Buying Businesses3

In today’s blog I present the last case study of a business we bought in November 2009. For a while my friend and I have been running or rather have been attempting to run a Wealth Management Company. In that process I met a business broker – a person whose job is to locate businesses for sale and then source buyers for the businesses. We tried doing a few deals together in 2008 but due to the nature of the economy we failed. However in late 2009 he gave me a call stating that he had some two businesses that he was selling. The businesses were related and were in the steel engineering industry. My wife accompanied me to view the place and was impressed by the potential of the businesses. Although initially we were viewing these for purposes of our potential clients we then felt we should consider acquiring them ourselves.

When we analysed the two businesses we realized that one had immense potential while the other was a loss leader. We opted to buy the one business and not the other. To confirm our analysis the sellers immediately auctioned the equipment of the loss making business but reserved some critical equipment from that business for us.

A friend had indicated to me that some building societies had started giving out mortgage funds repayable in ten years. So we decided to structure a purchase of the building and the equipment and fund them through mortgage financing. However before we could conclude the deal the building society stopped the structures because of the unstable economic environment then, when the Prime Minister partially disengaged his partners in the Inclusive Government.

Our main interest lay in two things namely the value of the real estate underlying the business and secondly the fact that the business had potential in at least four sectors of the economy namely mining, agriculture, manufacturing and construction industry. Inherently this meant that you are not restricted to the challenges of one sector of the economy.

As negotiations proceeded we changed tactics and opted to buy just the assets of the business rather than the building and business as it had been operating in the negative for the three months prior to our negotiations.  We created an option to buy the building at a later stage. In our view this would also reduce the need to purchase the good will. This was agreed to and at that stage we offered to pay a deposit of about 20% of the purchase consideration and the balance to be paid in three equal monthly instalments. We had based our decision on the fact that our other business was doing well and could easily fund the acquisition.

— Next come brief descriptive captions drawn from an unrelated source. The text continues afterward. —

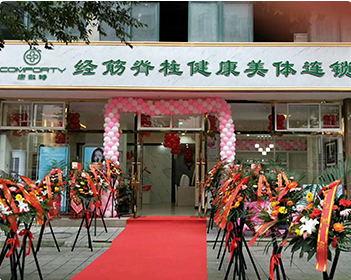 深圳加盟养生店需要多少钱_深圳养生健康馆加盟认准联迈达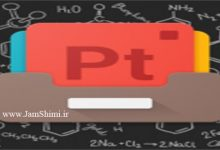 Photo of دانلود Periodic Table 2019 Chemistry in your pocket v6.8.0 Pro جدول تناوبی اندروید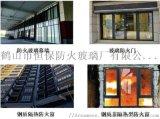 国际会展中心A类防火玻璃幕墙系统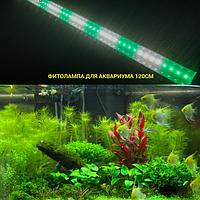 Фитолампа для аквариума 120см 18Вт Т8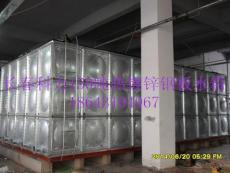 长春热镀锌钢板水箱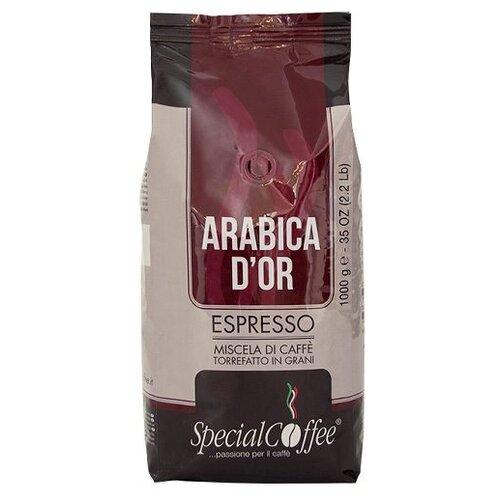 Кофе в зернах Special Arabica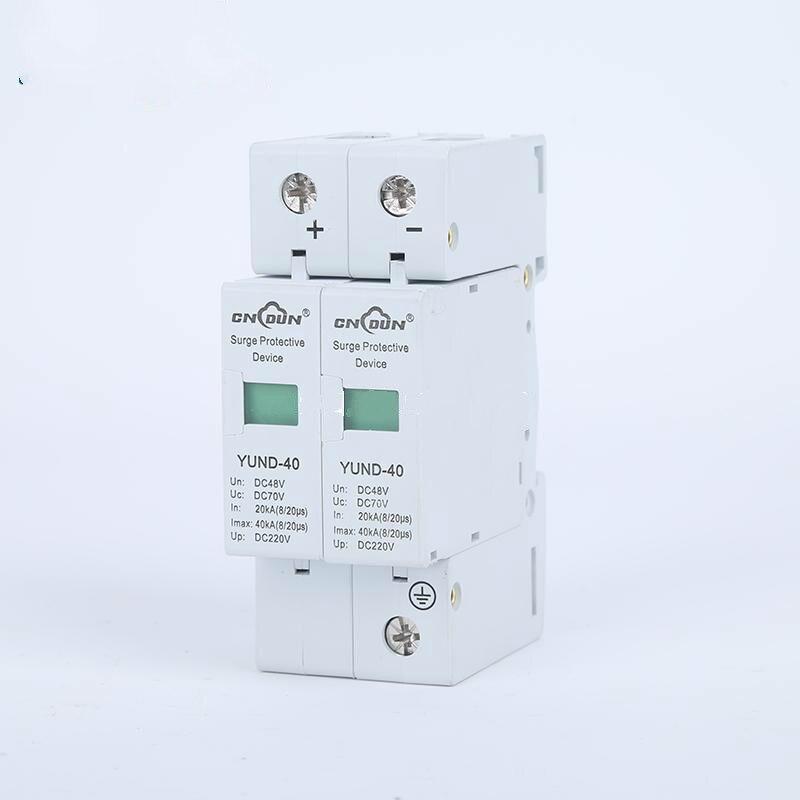 Heimwerker Elektrische Ausrüstungen & Supplies 2 P Dc Surge Protector Spd 20-40ka Dc12v24v48v60v70v110v220v Netzteil Überspannungsschutz Surge Ableiter Hochwertige Materialien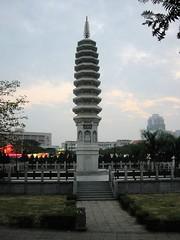 Xiamen 01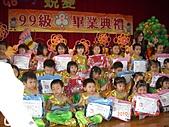 陳玥璇2010-2012:2010年06月29日275.JPG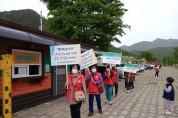 지체장애인협회 문경시지회, '장애인 인권지킴이' 캠페인 실시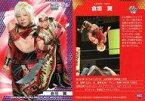 【中古】BBM/レギュラーカード/現役選手/-/BBM 女子プロレスカード2020 TRUE HEART 042 [レギュラーカード] : 倉垣翼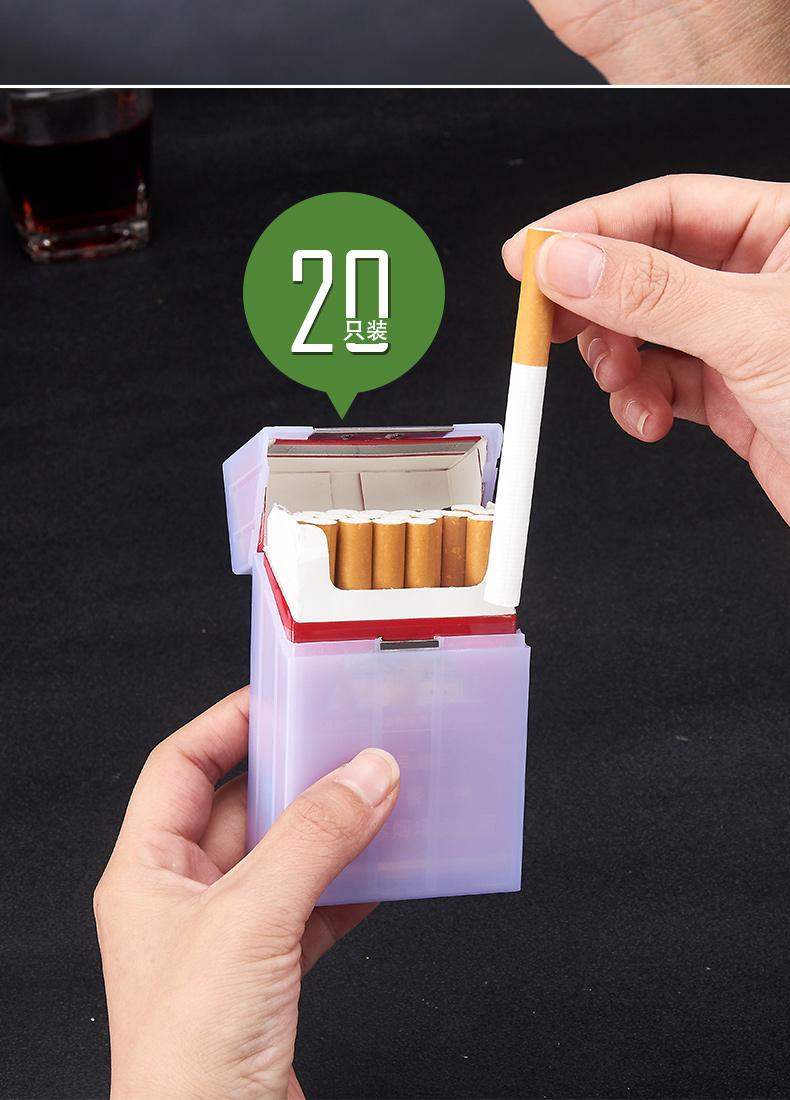 043烟盒塑料硬盒_05.jpg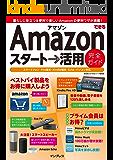 できるAmazon スタート→活用 完全ガイド できるシリーズ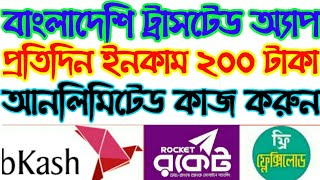 Online income payment bkash।। Earn Money Online ।। online income bangladesh 2020 ||Income bd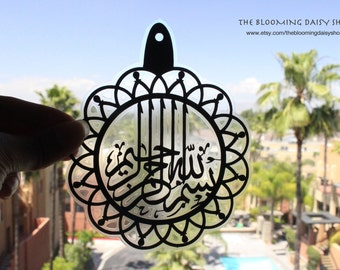Bismillah Papercut Bookmark-Islamic Papercut-Bismillah Laminated Papercut out-Islamic Bookmark-Islamic Car hanging-Arabic Calligraphy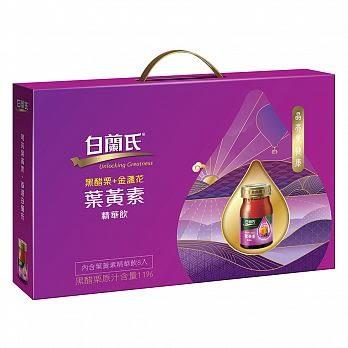 【白蘭氏】黑醋栗+金盞花葉黃素精華飲禮盒(60mlx8入/盒)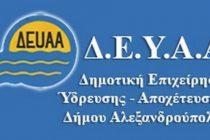 Απόφαση ρύθμισης των οφειλών από την ΔΕΥΑ Αλεξανδρούπολης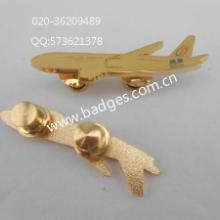 供应飞机徽章、异形胸徽、金属胸针批发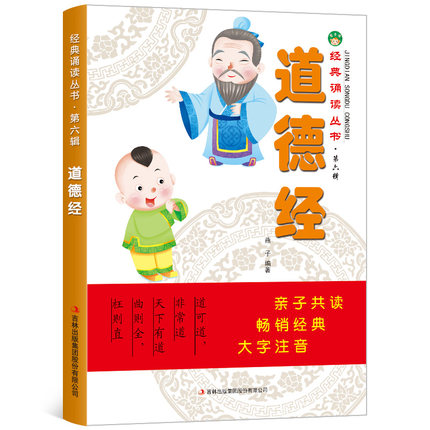 Laws Divine And Human/ Tao Te Ching By Lao Tzu Classic Chinese Book With Pin Yin Chinese Classical Philosophy Textbook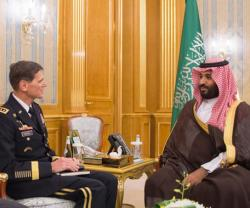Saudi Defense Minister Meets US Central Command Chief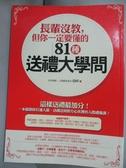 【書寶二手書T5/心理_KFV】長輩沒教,但你一定要懂的81種送禮大學問_趙峰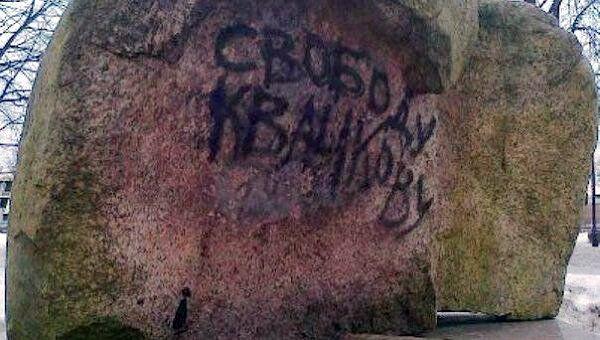 Соловецкий камень на Троицкой площади Петроградской стороны в Петербурге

We had also been shown the list of prospective contracts – these were worth at least about four times the purchase value – and were told that there were at least three contracts which were imminent which were worth the value of the full purchase price. Hence the deal would have been self liquidation. However we later discovered that we were misled into believing that these contracts were cash upfront contracts when in actual fact payment was spread over eight months. Two of the contracts that were imminent indeed materialised but the majority of prospects never materialized. This taught me the need for a proper due diligence to be done by the purchaser. In this case we had trusted the report and due diligence done by the business broker. Secondly the deal was done hurriedly –which was an error on our part. Negotiations were completed within one month. We could have taken our time.

Coincidentally a key client who comprised about 80% our other business’ revenue suffered a mishap and so completely stopped doing business with us. This completely cut off the possibility of funding this purchase through this avenue. At this stage we had already paid the 20% initial deposit and informed we were to take over management of the purchased business by 1st of December 2009.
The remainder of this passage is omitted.